> **Your goal**:
Only the text is wanted; write out each record below exactly and exclude all pictures.

[Collected data entries]
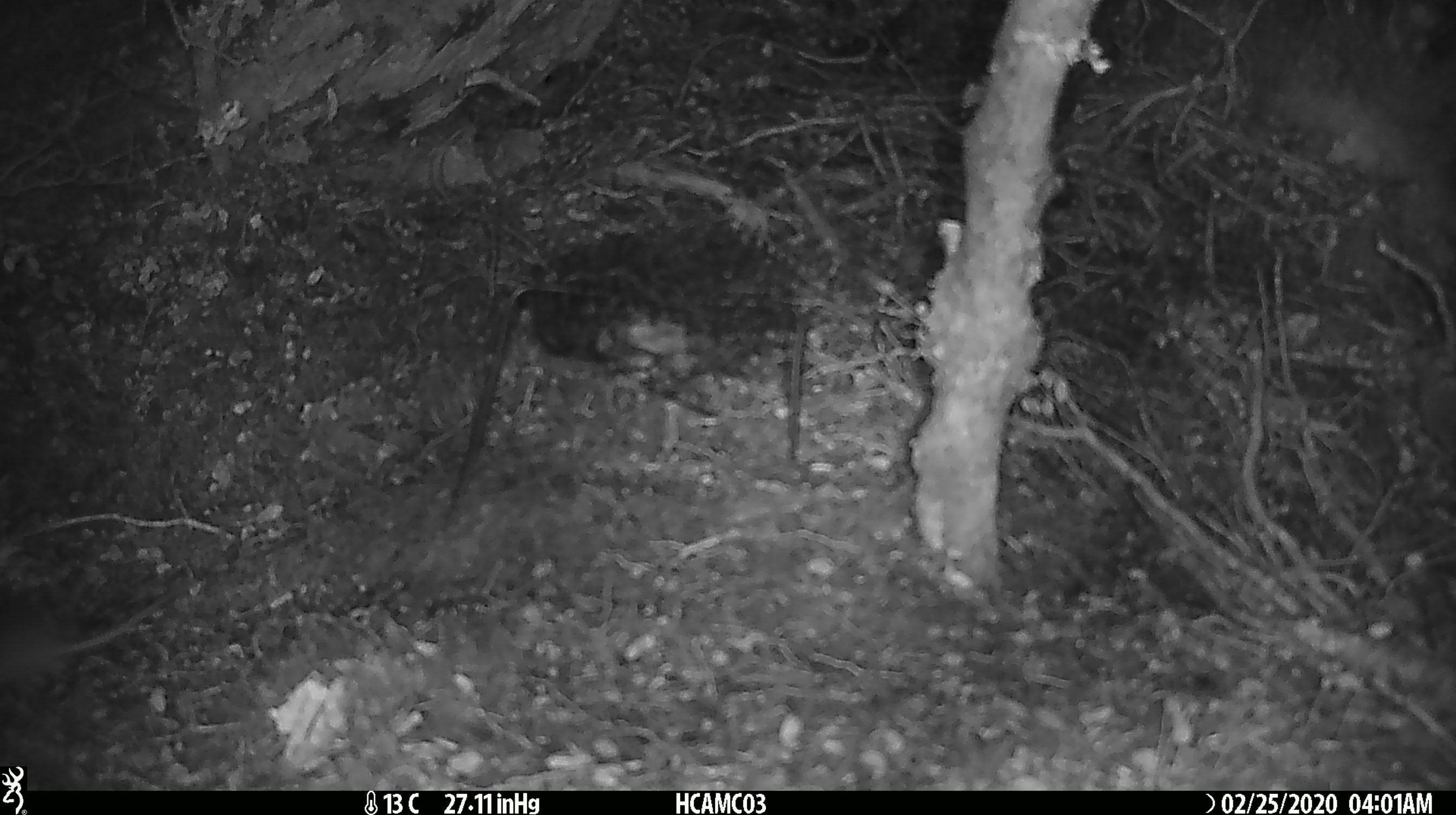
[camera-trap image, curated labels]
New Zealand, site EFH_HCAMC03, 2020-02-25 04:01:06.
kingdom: Animalia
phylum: Chordata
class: Mammalia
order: Rodentia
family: Muridae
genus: Mus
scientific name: Mus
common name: mouse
Mouse (Mus).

> **Result**:
[camera-trap image, curated labels]
New Zealand, site EFH_HCAMC03, 2020-02-25 04:01:06.
kingdom: Animalia
phylum: Chordata
class: Mammalia
order: Rodentia
family: Muridae
genus: Mus
scientific name: Mus
common name: mouse
Mouse (Mus).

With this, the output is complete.